Take Exchange ActiveSync as precedent. Exchange was Microsoft's attempt to displace BlackBerry from the enterprise. It was the crown jewel of Windows Mobile, the predecessor of Windows Phone. And Microsoft gave it to Apple, Google, and others.
They hurt -- badly hurt -- Windows Mobile to help -- really help -- Exchange ActiveSync. They chose software licensing over platform success. They chose beating BlackBerry over helping Apple and Google.
There are hundreds of millions of iOS devices on the market. The revenue that could be realized by selling Microsoft Office licenses at $30 a pop (assuming a price similar to what Apple charges for the full iWork suite) to those hundreds of millions of iPhone, iPod touch, and iPad users is compelling. Even if Microsoft begins solely with an iPad version of Office -- as Apple did with iWork -- tens of millions of licenses is nothing to sneeze at, not even for Microsoft. It might even make up for a lot of ~$15 Windows 8 Tablet licenses Office on iPad costs them. Software licensing over platform success.
And hey, if Office on iPad helps Microsoft compete against Google Docs, all the better.
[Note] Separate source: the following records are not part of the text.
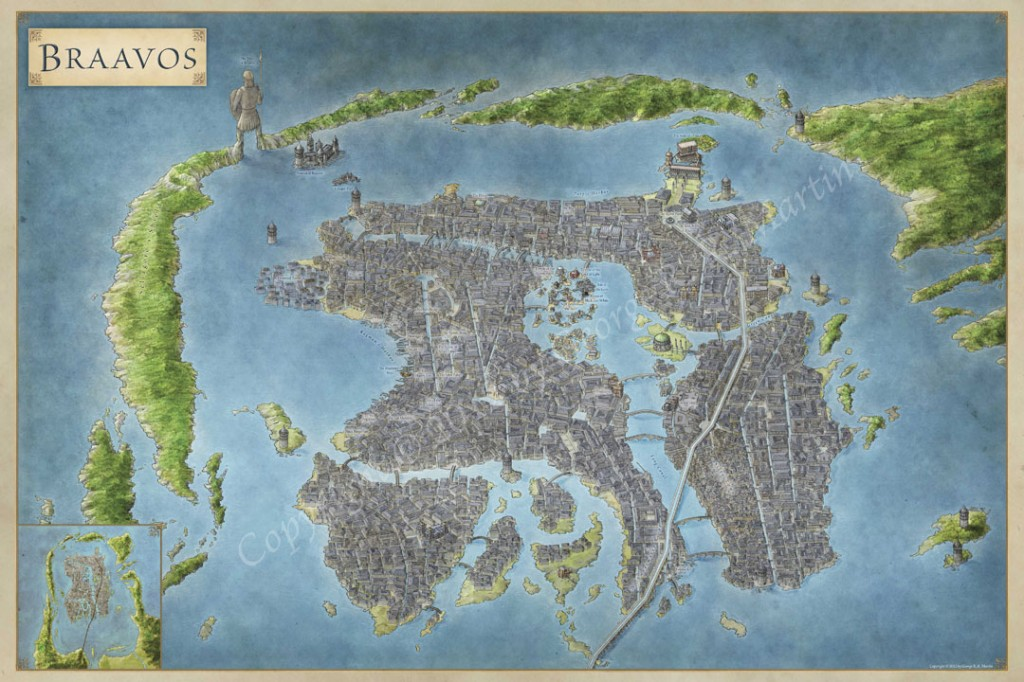 The Free City of Braavos - Fantastic Maps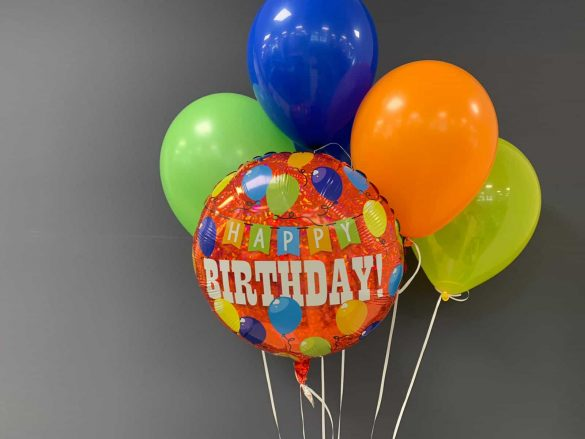 Happy Birthday € 5,50<br />Latexballons je € 1,95 146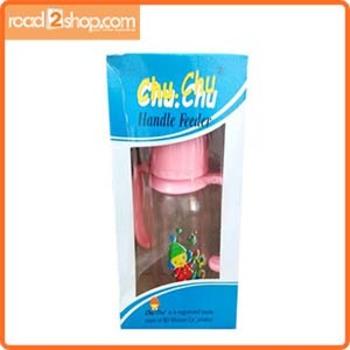 Chu Chu Baby Handle Feeder 150ml
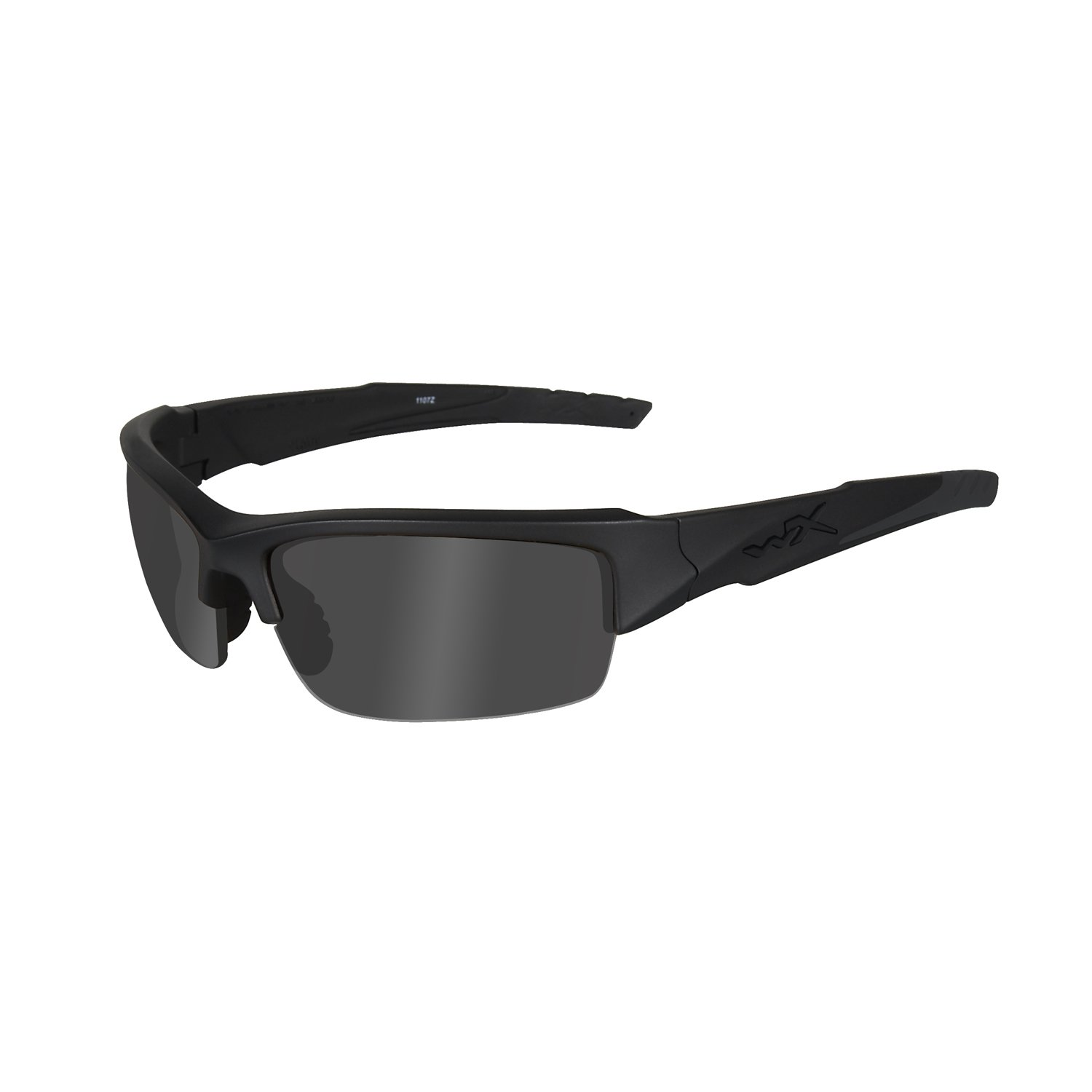 7670d256f4 Walleva Replacement Lenses for Wiley X Valor Sunglasses - Multiple ...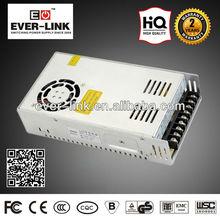 CE ROHS Certificate SMPS Constant Voltage transformer 500W 12V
Office on iPad could also be similar to Office on Mac -- a second class experience that leads users, and enterprise, dependent on Microsoft's software to switch over to Microsoft platform to get done what they desperately need to get done.
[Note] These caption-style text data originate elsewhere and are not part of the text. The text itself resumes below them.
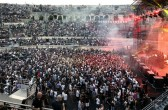 "Arena von Nîmes beim ""Festival de Nîmes"""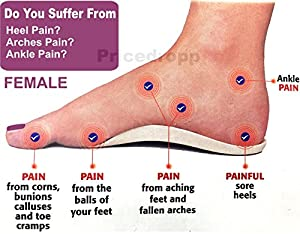 ORTHOTIC FOOT SUPPORT INSOLE FLAT FEET HEELS ARCHES PAIN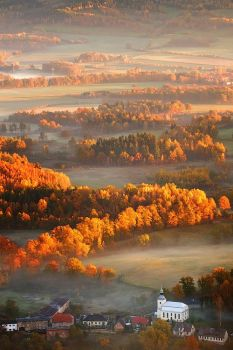 Fall in Poland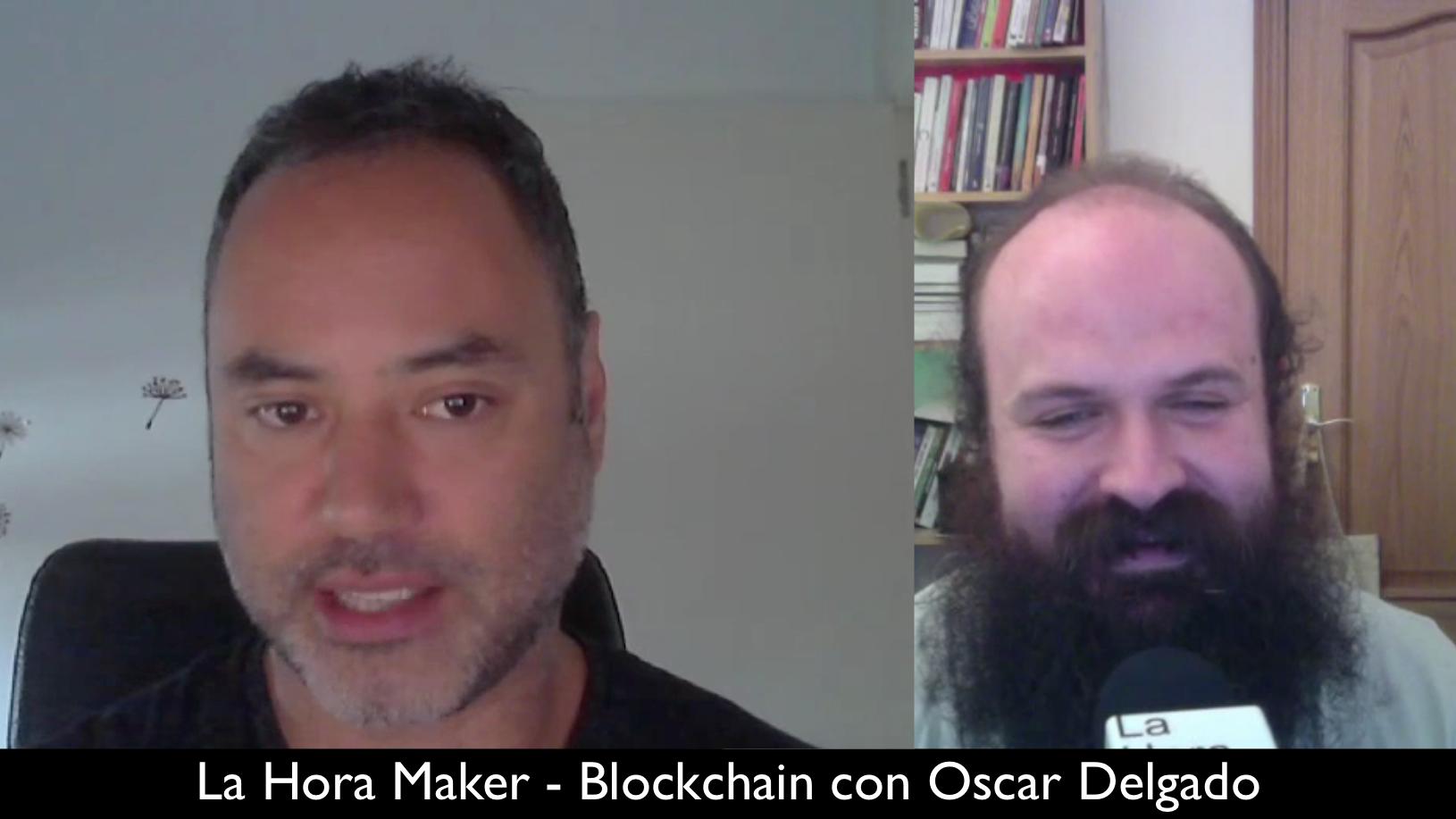 Entrevista Oscar Delgado hablando sobre Blockchain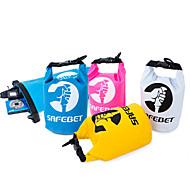 New Portable 2L Waterproof Bag Storage Dry Bag for Canoe Kayak Rafting Sports Outdoor Camping Travel Kit Equipment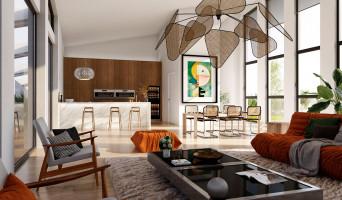 Bordeaux programme immobilier neuve « Eterna » en Loi Pinel  (3)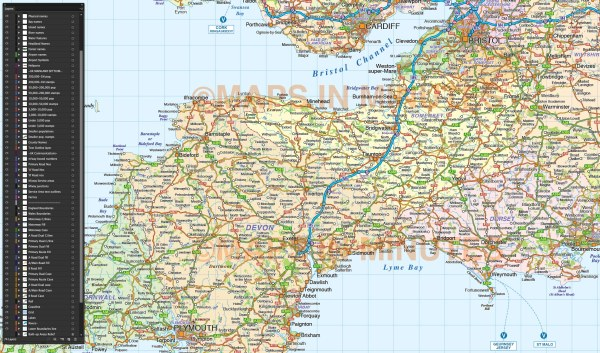 South West England Political County Road amp Rail Map with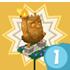 Goals sevenWonders colossusOfRhodes 1@2x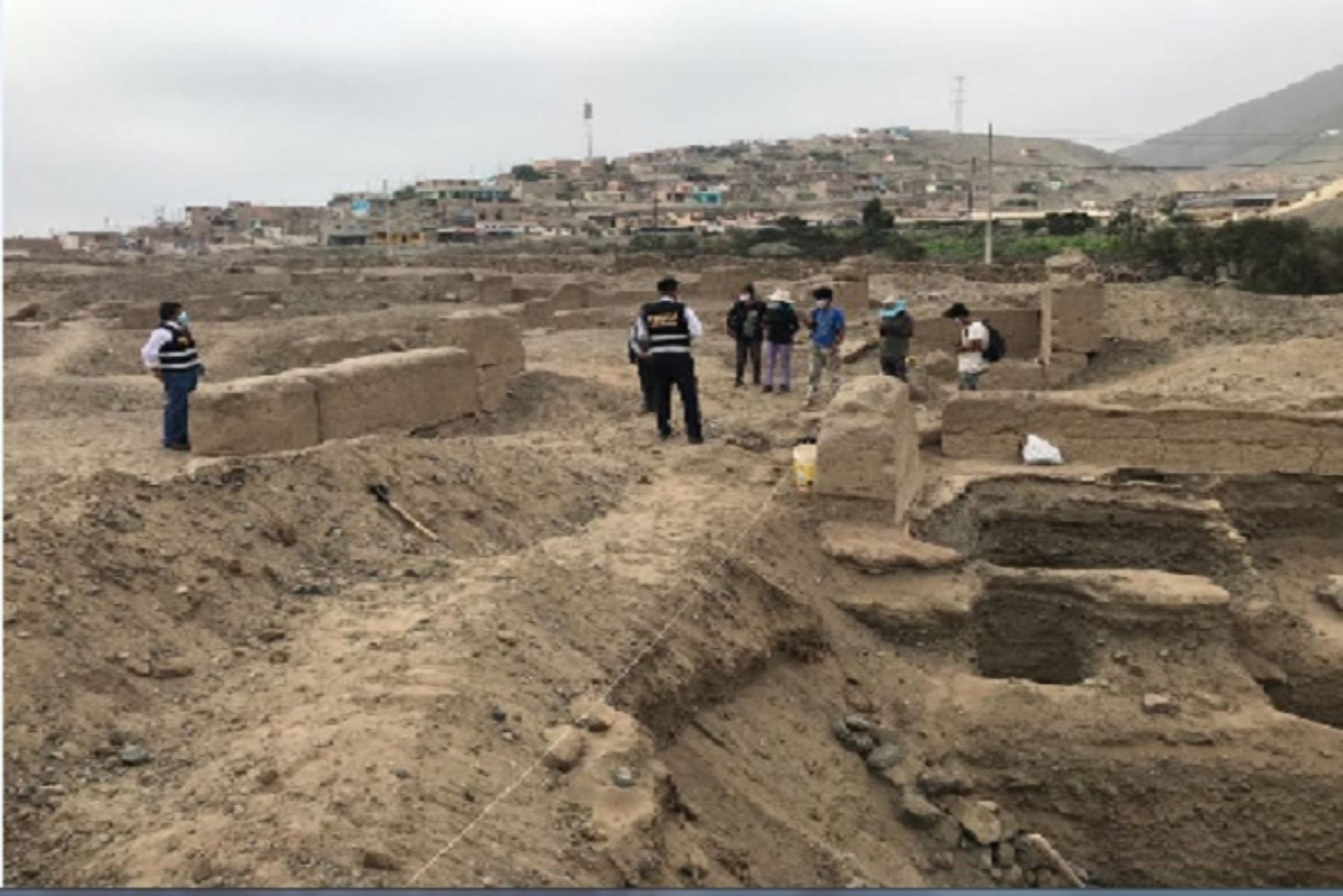 El Ministerio de Cultura rechazó  el irresponsable e injustificado accionar de arqueólogo, que puso en riesgo la integridad de las personas.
Of course, Microsoft doesn't make Halo for the PlayStation 3, so it's possible Office for tablets will be considered in the same way, but if iPads are really the mainstream consumer computing appliance of the future, Microsoft will want their software, and revenue stream, to be on it.
Microsoft owned, utterly and completely owned, the last wave of personal computing from the operating system that still runs 9 out of 10 PCs to the Office software the powers a massive percentage of work and home productivity alike. Having Office on iPad could pull people away from Apple's existing iWork software and take money from their pockets.
Why then would Apple want Office released on iPad when it would eclipse Apple's own iWork suite -- Pages, Keynote, and Numbers -- with a far more established, more functional competitor on Apple's own platform?
Because Apple is a hardware company. It's what they want. They make razors and rely on compelling but convenient and commoditize razorblades to increase the attractiveness of their products. They're the guys who give iOS away for free and run iTunes and the App Store at just above cost.
Take Office on Mac as a precedent. Office on Mac mattered so much that, upon his return to Apple, Steve Jobs let Bill Gates dwarf him on the keynote stage to announce the deal that would keep Office on the Mac for years to come. It didn't matter that then, like now, Office on Mac wasn't great software (consider iTunes on Windows revenge) it only mattered that it was Office and it was on the Mac. It was good enough for most of the people most of the time. It checked a box and removed a barrier to purchase.
The same holds true for Office on iPad. There is a segment of the market, consumer and enterprise, who simply won't buy or use something that doesn't run Office. Put Office on it and that box gets checked, that barrier to purchase gets busted down.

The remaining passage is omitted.